Глупость всегда была врожденным пороком, но культура долгое время умела кое-как справляться с ней. Культурный отбор осуществлялся иерархическим способом, блокируя дураку путь в высшее общество. Общество оставляло дураков внизу, в гуще черни, и они там мирно плодились и умирали, не слишком влияя на ход истории.
Дурак – понятие многогранное. Его отличительное свойство – неадекватность. Он чувствует себя бессмертным в самом узком атеистическом смысле этого слова. Он самодостаточен. Стоит только развратить дурака заботой о его интересах, как он становится хамом. Хам – основа любой революции. Он относится к другим, как к говну. Это особенно хорошо видно в нашем отечестве.
В XX веке глупость рванулась к власти. Ее победа впечатляюща. Глупость падка на демагогию (более того, именно положительным влиянием демагогии на человека определяется его глупость), в результате чего произошли блестящие тоталитарные перевороты в России, Германии, других местах.
Но тоталитаризм глупости, восторжествовавший, в частности, у нас, был еще только ее предварительной победой, поскольку осуществлялся на практике в таких диких формах, что порождал невольное сомнение этического и эстетического свойства. Прямая глупость – не слишком хорошая пропаганда глупости.
Гораздо успешнее укоренялась глупость в западных странах под лозунгом демократии. Как демократия, так и рыночная экономика оказались наиболее серьезной поддержкой для дураков. Рынок – рассадник глупости. Потребление – рай идиотов. Реклама – изощренная форма демагогии.
При конфронтации с тоталитаризмом демократия защищалась своим умом. Ум культивировался как средство выживания, что видно в иронической форме хотя бы по фильмам с Джеймсом Бондом, и демократия в конечном счете победила. Но, победив, она начала распадаться из-за отсутствия дебильного врага. То, что сдерживалось в течение десятилетий конфронтации, теперь, в отсутствии опасности (хотя можно ли говорить об ее отсутствии перед лицом разных вариантов фундаментализма?), растаяло и потекло фекальным потоком идиотизма.
Первой жертвой уничтожения глобальной конфронтации между Западом и Востоком стала мировая литература. Мировая литература сегодня – Титаник, увиденный в трех временных измерениях одновременно: за минуту до катастрофы, в ее момент и идущий ко дну. Совмещенность зрения предполагает целый набор апокалипсического удовольствия. Халатная беспечность перемежается воплем жертв, вопль жертв – салонной музыкой. Танго с рыбами. Коктейль с айсбергом.
Вглядимся в пассажиров. Что представляет собой обычный-типичный мировой писатель нашего времени, гость престижных ежегодных писательских тусовок в Торонто и Эдинбурге, лакомый кусок Франкфуртской книжной ярмарки?
Ставленник своих издательств, организующих писательский успех по схеме: престиж – деньги – престиж, он отрабатывает свой угрюмо-обаятельный имидж в бесчисленных интервью, испытывая аллергию к журналистам как к классу. Он знает: телереклама сильнее рецензий в газетах; он недолюбливает читателей и ненавидит критиков, но вынужден считаться со слабыми покупательными способностями первых и умственными – вторых. Разговору о литературе он предпочитает хорошее шотландское виски. С презервативом в кармане, выданном ему любящей женой на всякий пожарный, он любит бесплатные обеды и экскурсии на Ниагарский водопад, обычно скуповат, тщеславен, рассеян. Его порода видна в том, что он скучает в компании плоских людей и не выносит плоских шуток. Над ним – только нобелевские лауреаты, которые, как правило, еще более, чем он, экстравагантны. Те любят совсем неожиданные вещи: скажем, Фиделя Кастро, как Маркес, или терроризм и дельфинов одновременно.
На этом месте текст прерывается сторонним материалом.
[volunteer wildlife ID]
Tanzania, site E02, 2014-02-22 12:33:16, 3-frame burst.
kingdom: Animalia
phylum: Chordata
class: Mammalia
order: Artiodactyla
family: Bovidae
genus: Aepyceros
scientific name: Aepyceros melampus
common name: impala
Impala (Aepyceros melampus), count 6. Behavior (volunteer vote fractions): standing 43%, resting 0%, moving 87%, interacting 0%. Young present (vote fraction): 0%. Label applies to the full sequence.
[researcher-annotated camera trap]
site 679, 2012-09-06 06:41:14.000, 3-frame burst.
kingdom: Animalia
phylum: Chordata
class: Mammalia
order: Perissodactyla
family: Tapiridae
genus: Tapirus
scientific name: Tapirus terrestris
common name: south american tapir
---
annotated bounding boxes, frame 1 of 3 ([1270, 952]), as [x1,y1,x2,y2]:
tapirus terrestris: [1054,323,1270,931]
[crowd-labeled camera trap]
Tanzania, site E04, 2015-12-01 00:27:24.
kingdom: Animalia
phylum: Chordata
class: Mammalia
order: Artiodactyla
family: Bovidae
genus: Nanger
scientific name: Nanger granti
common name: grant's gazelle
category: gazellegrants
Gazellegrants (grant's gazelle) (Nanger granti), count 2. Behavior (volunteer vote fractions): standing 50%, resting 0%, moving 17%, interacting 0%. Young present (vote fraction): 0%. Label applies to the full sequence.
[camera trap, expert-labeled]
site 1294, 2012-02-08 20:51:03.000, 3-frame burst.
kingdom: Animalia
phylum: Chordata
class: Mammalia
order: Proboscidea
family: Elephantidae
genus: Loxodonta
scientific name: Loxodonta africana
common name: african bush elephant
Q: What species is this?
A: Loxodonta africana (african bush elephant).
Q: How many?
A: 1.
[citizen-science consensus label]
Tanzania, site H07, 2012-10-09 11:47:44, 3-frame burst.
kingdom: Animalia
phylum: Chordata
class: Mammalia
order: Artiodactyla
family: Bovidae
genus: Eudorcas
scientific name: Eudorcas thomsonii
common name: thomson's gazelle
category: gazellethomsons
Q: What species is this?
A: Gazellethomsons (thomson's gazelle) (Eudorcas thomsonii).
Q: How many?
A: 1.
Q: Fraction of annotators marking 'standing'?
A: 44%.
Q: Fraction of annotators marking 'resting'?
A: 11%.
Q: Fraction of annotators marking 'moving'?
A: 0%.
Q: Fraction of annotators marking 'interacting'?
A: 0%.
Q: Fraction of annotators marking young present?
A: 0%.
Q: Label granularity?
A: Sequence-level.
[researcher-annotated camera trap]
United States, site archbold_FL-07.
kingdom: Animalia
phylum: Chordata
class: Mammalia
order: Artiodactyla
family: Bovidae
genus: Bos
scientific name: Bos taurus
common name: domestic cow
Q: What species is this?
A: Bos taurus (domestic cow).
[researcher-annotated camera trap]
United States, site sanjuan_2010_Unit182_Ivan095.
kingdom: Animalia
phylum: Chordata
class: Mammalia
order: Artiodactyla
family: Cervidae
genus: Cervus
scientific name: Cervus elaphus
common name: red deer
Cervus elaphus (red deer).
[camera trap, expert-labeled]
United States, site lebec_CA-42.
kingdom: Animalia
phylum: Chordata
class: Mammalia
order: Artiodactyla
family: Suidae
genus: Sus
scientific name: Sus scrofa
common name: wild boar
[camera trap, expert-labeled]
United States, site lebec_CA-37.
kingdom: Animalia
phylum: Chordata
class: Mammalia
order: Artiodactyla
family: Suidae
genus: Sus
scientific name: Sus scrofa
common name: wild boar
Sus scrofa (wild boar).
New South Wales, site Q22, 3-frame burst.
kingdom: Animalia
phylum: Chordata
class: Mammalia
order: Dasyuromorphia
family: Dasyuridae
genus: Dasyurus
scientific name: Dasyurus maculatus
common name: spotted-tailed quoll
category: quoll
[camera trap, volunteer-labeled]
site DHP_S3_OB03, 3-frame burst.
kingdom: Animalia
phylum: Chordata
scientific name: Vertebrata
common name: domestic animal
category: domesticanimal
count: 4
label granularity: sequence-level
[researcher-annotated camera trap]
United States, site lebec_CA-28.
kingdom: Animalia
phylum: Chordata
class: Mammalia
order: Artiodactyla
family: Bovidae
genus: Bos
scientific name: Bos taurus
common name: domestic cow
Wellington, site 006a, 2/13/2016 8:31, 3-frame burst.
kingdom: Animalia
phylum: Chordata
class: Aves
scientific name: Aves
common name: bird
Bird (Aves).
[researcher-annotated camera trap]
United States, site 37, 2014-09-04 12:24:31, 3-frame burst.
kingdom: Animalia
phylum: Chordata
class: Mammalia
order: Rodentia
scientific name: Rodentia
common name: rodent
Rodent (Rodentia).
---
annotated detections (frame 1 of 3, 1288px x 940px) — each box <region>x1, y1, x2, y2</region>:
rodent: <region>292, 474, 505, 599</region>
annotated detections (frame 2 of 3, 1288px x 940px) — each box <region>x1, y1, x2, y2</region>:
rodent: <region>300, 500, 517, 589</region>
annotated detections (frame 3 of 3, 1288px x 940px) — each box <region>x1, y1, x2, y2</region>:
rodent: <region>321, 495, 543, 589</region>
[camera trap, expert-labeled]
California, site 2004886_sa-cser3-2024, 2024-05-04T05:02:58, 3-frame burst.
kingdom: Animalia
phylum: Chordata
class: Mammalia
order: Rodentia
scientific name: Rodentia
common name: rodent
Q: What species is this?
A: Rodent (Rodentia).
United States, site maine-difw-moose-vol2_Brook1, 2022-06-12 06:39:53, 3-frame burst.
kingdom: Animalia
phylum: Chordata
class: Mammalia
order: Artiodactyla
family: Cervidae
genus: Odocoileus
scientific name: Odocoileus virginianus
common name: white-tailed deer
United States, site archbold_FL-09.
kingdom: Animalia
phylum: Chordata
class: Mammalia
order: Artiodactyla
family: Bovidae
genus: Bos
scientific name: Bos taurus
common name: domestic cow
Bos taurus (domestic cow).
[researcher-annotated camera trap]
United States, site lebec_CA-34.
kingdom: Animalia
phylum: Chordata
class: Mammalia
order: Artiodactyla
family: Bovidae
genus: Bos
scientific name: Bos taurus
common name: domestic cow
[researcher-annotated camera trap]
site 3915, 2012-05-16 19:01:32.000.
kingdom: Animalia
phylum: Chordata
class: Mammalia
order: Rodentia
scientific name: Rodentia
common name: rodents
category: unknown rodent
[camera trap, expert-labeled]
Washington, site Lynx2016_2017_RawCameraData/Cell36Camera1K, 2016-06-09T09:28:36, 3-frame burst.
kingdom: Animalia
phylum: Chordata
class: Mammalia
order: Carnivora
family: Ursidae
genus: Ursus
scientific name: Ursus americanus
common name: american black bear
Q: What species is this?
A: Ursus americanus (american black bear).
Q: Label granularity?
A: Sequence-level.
Западный писатель брюзжит по поводу политической корректности, но признает ее как бытовую форму всеобщего примирения. Западная цензура, особенно американская, бывает покруче советской. Советский редактор отводил глаза, вычеркивая наиболее толковую мысль, и объяснял автору: у меня дети. Это была, как правило, совестливая цензура. Западная цензура не страдает стыдливостью. По работе с американскими и некоторыми европейскими (с последними все же легче) журналами и издательствами я знаю, что они, как огня, боятся непонимающих глаз читателей и заставляют безжалостно переделывать то, что может задеть читательское самолюбие.
Есть мнение, что существует мировая литературная мафия. Это мнение неудачников. Успех невозможно просчитать и организовать, бестселлер – чистое везение. Каждую национальную литературу представляет ограниченное число счастливцев. Один венгр, два поляка, четыре француза. Американцев несколько больше. Любят приглашать из несчастных стран, из бывшей Югославии, из Индии. Россия сейчас не в международной моде.
Последнее не случайно. Жизнь в России стилистически не оформлена, а традиционные этнографические романы мало кого волнуют. Беда наших писателей – малая энергетийность текста, повтор банальных истин, нечистота жанра. Никто почему-то не верит, что Россия может сказать что-то свое, незаимствованное, не украденное у других. Отчасти это правда.
Но не забудем, что мы на Титанике.
Некоторые писатели похожи на осторожных, разумных крыс. Они загодя бегут с корабля в спасательных жилетах. Гребут в сторону кино, телевидения, журналистики, политики, интернета, светской хроники. Другие одичало стучат на допотопных пишущих машинках, сидя в своих накуренных каютах, думая о смысле жизни, а также истории в то время, как жизнь и история готовы оборваться в любой момент. Третья группа писателей гуляет по буфету. Фестивали сменяются университетскими лекциями, мастер-классы – встречами с читателями, которые, впрочем, растворяются в тумане, как привидения.
Может быть, все это уже не имеет никакого значения?
Я родился писателем. Я не знаю, что это такое, кроме того, что это – особый дар. Нужность этого дара в том, что он сопротивляется всякой форме утилитарности. Тем самым создается воздух, благодаря которому люди отличаются от камней и других минералов.
Чтение есть участие в сотворении мира, то есть общение с основным мифом, который проступает как скелет в образах всяких религий и верований. Отсутствие готовой картинки развивает воображение, полезное при встрече со смертью.
А, может быть, все-таки пронесет?
Хорошим тоном во все времена считалось говорить о кризисе современной литературы. В разгар золотой поры русской словесности Белинский писал, что ее вовсе не существует. Критика пугала, писатели пугались, но литература шла дальше. На пороге нового, тысячелетия она, действительно, напоролась.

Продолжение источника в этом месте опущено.